TASK REQUIREMENTS
Scan the lines below; pull out those with "differed".

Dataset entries
----

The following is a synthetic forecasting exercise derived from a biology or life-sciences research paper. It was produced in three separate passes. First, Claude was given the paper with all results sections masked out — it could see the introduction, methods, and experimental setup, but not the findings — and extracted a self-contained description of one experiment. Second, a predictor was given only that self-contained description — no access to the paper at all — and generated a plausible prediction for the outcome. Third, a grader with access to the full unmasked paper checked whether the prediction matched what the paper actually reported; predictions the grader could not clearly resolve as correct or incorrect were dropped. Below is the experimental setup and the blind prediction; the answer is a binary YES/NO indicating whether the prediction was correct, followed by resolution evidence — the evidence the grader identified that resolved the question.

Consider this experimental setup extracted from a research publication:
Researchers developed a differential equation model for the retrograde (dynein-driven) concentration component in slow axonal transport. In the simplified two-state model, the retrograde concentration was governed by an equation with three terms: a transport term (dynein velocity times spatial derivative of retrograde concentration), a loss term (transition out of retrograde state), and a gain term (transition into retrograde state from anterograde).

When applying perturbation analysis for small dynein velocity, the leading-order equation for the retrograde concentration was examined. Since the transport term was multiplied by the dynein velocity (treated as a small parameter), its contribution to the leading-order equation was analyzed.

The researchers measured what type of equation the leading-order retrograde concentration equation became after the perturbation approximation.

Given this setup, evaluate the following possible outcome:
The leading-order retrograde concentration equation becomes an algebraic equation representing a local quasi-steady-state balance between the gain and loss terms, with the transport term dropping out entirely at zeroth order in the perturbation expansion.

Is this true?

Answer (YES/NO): YES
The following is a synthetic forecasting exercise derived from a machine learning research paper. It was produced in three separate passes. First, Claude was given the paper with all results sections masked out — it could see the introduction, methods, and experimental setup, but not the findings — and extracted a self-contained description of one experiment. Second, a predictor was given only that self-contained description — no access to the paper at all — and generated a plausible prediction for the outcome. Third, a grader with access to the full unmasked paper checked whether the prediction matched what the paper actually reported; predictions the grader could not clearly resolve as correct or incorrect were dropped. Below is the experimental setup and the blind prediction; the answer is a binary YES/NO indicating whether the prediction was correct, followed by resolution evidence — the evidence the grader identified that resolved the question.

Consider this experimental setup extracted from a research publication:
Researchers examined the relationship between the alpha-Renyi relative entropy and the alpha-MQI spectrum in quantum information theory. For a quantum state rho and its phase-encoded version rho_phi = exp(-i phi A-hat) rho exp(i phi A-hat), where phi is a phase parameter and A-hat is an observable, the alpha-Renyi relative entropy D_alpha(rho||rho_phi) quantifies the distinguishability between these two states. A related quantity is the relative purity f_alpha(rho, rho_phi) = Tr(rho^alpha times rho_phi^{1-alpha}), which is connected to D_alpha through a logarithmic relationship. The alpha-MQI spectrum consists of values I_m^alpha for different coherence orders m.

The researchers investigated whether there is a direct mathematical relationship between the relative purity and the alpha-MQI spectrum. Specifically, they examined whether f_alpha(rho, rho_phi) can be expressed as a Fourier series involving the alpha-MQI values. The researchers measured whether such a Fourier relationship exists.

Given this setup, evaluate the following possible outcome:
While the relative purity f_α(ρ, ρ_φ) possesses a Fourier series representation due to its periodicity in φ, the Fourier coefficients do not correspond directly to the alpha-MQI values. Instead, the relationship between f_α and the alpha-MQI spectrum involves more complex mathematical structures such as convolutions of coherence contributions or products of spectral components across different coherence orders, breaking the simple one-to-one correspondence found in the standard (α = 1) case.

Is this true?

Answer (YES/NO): NO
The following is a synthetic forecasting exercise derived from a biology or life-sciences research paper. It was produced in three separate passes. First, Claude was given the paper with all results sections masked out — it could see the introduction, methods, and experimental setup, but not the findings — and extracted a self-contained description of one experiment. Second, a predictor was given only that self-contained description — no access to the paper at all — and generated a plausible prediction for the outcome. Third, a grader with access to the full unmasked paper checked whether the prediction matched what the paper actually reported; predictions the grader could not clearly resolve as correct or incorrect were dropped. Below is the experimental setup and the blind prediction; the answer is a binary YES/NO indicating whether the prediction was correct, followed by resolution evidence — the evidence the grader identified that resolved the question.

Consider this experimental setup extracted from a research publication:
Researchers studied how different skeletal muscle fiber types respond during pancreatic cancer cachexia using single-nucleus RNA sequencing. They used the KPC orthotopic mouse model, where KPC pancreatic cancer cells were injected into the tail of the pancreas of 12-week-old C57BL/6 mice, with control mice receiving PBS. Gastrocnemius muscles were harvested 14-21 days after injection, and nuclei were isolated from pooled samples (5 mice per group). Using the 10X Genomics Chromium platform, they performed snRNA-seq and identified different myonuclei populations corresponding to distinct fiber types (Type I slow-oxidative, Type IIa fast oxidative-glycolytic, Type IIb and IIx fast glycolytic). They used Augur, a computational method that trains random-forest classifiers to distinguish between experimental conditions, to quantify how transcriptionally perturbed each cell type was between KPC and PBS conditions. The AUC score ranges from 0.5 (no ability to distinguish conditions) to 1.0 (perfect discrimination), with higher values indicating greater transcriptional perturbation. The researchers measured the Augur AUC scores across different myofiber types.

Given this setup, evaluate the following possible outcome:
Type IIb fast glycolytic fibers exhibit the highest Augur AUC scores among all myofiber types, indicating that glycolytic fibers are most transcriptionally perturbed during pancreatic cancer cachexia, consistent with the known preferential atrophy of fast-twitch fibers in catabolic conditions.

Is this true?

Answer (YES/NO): YES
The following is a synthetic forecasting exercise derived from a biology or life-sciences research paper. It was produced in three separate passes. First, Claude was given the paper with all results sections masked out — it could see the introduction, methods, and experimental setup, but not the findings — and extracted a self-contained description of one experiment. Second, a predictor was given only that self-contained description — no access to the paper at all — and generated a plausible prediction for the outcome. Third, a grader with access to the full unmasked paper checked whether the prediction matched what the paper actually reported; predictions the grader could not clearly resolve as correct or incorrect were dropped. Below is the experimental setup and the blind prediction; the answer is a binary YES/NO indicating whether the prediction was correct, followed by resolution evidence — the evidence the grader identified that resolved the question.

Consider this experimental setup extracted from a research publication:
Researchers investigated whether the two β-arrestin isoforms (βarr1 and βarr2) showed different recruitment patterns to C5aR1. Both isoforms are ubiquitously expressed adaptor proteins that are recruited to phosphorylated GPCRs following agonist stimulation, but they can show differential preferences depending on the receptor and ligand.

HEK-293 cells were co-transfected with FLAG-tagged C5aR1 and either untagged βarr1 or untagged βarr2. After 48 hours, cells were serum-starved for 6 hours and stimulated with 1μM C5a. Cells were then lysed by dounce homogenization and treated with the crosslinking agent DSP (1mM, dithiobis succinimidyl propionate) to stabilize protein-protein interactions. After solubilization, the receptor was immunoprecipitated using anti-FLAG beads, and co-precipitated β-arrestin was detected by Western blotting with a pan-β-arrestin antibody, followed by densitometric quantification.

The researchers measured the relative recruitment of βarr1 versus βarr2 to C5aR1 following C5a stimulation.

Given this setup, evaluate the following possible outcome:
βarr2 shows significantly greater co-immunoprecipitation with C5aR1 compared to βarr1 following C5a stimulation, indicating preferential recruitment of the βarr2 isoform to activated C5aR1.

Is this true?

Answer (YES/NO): NO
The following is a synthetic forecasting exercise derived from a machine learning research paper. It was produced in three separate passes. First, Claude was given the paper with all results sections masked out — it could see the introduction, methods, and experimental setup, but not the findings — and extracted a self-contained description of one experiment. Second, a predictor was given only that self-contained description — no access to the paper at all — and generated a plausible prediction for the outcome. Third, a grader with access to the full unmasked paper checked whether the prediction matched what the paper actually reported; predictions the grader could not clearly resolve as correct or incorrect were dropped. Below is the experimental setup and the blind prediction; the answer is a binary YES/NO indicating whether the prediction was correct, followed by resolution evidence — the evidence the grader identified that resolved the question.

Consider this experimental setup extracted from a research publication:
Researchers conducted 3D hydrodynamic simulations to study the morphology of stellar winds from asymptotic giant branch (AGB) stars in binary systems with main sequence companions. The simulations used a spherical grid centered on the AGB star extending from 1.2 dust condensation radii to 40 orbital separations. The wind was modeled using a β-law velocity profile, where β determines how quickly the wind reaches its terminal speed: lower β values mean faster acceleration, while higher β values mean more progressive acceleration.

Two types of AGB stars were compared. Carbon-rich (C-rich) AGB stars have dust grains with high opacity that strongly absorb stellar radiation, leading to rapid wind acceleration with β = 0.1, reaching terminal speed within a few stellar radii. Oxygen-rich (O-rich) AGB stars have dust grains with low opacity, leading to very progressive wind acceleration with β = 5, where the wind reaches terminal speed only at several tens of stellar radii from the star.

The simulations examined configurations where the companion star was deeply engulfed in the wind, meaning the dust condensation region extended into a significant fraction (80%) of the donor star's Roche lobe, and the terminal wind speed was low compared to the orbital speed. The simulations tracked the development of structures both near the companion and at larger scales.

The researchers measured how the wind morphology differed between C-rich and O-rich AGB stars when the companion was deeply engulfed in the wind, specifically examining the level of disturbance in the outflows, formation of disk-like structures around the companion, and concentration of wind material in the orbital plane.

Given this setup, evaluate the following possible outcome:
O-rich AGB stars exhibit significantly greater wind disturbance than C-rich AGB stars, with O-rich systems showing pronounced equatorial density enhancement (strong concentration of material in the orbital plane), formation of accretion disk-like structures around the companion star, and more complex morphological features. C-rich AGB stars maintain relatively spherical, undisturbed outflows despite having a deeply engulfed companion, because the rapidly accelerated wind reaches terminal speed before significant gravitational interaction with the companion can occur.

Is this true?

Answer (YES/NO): NO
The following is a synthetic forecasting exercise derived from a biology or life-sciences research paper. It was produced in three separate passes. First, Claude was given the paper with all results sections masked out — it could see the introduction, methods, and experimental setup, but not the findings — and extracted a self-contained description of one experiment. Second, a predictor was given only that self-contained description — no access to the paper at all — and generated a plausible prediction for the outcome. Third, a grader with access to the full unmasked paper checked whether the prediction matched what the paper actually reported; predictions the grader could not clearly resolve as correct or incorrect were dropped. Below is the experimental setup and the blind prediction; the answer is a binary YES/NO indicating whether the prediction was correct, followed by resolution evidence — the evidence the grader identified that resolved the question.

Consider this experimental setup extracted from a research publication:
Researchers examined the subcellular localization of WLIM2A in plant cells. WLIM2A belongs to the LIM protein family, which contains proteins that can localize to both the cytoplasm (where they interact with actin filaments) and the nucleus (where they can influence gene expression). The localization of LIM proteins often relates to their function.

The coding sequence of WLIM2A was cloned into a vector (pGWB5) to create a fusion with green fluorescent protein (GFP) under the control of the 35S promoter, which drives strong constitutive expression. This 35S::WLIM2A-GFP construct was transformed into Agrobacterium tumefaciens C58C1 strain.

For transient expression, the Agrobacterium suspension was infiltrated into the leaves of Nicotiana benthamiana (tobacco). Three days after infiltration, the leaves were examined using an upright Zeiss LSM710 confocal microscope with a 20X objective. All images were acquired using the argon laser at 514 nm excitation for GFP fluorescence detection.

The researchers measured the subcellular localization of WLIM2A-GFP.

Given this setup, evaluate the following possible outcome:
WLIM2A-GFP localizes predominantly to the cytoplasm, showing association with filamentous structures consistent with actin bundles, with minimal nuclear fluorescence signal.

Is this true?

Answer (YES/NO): NO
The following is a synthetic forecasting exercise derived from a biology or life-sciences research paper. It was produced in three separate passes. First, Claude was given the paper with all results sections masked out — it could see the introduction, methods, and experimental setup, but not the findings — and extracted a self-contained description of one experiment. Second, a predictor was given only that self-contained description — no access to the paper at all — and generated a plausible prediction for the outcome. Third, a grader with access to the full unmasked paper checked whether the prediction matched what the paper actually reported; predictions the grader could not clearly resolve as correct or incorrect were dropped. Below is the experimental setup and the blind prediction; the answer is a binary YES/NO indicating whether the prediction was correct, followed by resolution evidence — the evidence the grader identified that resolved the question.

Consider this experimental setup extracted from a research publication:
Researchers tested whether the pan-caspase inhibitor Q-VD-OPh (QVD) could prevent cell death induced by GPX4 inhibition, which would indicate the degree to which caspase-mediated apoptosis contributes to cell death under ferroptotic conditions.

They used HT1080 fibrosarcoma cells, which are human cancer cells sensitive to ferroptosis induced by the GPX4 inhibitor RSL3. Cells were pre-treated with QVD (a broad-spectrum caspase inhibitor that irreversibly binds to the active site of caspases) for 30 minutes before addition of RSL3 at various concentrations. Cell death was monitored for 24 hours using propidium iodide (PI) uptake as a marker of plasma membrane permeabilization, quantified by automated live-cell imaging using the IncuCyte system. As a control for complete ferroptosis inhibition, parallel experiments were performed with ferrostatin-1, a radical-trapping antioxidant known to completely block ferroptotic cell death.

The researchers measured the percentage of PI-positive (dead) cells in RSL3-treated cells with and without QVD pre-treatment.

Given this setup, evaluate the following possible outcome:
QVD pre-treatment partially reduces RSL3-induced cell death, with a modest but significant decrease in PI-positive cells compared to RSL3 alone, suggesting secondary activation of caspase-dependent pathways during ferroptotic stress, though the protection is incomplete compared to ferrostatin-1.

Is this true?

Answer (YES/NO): YES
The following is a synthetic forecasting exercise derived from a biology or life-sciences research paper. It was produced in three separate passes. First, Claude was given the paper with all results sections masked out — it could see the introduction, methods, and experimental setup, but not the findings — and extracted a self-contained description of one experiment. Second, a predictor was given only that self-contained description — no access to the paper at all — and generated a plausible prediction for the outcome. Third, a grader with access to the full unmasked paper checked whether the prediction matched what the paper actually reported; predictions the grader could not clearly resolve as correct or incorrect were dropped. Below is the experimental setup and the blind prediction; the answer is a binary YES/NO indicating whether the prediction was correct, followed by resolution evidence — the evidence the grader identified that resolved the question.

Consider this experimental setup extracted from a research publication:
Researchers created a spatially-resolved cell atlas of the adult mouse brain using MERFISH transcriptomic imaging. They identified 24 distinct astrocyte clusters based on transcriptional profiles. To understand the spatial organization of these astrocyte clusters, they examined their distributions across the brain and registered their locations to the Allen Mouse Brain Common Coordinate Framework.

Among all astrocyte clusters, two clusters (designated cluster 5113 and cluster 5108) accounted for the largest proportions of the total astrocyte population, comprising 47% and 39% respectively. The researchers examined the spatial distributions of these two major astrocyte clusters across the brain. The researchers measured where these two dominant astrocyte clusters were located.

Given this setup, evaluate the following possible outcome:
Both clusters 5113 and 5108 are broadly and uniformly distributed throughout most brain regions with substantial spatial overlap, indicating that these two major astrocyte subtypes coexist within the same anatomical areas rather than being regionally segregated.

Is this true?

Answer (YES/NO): NO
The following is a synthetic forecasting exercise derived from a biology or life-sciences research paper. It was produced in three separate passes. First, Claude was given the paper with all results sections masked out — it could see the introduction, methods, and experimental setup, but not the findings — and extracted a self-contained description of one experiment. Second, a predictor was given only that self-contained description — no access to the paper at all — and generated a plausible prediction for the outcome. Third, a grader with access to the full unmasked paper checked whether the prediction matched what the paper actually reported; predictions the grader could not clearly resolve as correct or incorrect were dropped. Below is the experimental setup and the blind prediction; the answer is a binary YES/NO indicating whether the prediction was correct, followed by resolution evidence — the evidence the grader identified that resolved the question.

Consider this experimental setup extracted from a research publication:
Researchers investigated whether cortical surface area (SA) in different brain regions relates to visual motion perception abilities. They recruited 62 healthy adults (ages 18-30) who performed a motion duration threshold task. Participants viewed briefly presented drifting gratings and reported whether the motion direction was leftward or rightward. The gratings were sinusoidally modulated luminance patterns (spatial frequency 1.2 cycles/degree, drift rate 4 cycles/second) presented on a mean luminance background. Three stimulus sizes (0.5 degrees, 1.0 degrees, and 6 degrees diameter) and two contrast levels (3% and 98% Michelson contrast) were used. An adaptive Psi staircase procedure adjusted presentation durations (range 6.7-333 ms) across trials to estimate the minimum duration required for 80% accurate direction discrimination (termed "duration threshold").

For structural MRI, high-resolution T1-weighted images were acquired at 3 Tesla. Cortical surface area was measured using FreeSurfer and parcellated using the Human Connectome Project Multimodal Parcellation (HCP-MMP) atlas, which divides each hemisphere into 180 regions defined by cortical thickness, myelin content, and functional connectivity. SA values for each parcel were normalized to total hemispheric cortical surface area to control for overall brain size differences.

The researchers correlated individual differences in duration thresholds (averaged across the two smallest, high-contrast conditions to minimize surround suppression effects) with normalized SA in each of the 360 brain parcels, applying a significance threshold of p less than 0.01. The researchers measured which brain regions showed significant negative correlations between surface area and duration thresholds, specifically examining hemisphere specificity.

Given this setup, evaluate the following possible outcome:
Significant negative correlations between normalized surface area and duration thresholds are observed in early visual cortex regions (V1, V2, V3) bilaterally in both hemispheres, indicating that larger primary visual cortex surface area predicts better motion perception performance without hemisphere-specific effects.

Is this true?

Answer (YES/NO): NO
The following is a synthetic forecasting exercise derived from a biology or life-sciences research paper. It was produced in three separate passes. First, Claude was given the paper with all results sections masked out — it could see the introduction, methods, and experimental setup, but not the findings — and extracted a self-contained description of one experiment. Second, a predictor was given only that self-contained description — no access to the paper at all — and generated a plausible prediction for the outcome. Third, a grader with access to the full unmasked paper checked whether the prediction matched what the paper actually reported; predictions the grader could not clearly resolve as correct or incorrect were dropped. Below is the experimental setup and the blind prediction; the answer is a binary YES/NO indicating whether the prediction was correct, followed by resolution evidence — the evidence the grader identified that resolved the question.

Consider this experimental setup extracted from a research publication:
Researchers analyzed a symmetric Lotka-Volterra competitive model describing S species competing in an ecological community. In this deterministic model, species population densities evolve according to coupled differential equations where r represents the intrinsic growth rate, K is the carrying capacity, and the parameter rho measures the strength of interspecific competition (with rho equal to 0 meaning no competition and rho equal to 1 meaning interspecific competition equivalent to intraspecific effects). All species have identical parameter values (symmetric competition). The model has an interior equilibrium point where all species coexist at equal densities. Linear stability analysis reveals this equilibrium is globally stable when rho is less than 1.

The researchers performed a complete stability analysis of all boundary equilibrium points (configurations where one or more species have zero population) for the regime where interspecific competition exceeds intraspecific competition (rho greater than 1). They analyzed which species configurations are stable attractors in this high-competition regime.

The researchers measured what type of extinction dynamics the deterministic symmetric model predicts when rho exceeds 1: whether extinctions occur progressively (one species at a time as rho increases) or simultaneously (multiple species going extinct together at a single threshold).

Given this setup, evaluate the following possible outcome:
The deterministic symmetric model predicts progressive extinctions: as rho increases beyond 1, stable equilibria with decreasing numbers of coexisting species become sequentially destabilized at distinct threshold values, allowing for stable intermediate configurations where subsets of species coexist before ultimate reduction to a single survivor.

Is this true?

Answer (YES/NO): NO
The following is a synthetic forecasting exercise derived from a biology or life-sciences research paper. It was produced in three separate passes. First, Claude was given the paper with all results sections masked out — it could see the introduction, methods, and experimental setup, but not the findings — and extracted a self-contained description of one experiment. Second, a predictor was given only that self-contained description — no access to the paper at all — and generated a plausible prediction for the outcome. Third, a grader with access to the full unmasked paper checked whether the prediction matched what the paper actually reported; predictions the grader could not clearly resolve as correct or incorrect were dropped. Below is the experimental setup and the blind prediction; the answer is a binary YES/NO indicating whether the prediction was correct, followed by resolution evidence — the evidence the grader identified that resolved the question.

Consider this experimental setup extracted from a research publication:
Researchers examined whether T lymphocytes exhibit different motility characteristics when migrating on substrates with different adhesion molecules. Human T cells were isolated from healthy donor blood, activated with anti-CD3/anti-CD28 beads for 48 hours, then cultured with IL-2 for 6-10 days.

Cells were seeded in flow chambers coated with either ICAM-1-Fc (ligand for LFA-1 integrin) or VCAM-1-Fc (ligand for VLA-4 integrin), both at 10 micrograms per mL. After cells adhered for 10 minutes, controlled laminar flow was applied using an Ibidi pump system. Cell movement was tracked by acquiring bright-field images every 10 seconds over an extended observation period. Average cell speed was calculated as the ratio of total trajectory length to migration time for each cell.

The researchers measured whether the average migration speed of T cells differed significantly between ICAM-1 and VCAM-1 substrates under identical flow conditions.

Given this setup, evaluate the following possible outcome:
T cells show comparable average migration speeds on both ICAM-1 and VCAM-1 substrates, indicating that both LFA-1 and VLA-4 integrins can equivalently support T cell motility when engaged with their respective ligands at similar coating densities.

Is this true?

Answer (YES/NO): YES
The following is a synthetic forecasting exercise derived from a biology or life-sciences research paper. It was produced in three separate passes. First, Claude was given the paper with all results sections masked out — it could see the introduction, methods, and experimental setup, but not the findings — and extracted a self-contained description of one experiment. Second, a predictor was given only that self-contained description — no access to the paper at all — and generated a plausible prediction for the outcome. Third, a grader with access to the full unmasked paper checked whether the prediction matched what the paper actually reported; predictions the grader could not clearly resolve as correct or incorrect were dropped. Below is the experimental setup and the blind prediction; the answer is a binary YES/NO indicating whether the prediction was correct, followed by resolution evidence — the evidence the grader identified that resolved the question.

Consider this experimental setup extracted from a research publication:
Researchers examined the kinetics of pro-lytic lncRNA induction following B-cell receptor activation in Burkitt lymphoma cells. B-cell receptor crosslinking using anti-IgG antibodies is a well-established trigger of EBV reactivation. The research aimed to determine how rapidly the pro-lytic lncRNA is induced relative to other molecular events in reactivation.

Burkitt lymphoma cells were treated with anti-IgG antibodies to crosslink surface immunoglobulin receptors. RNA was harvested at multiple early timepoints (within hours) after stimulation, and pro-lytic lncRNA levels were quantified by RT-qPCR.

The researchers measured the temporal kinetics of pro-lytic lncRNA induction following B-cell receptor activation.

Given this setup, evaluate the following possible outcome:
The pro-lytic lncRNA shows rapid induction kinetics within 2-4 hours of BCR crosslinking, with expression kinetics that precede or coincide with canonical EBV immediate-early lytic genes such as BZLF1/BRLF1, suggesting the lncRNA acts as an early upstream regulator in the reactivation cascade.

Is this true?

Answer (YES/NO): YES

----

SOLUTION TO THE PROBLEM
The researchers measured how the wind morphology differed between C-rich and O-rich AGB stars when the companion was deeply engulfed in the wind, specifically examining the level of disturbance in the outflows, formation of disk-like structures around the companion, and concentration of wind material in the orbital plane.
The researchers measured whether the average migration speed of T cells differed significantly between ICAM-1 and VCAM-1 substrates under identical flow conditions.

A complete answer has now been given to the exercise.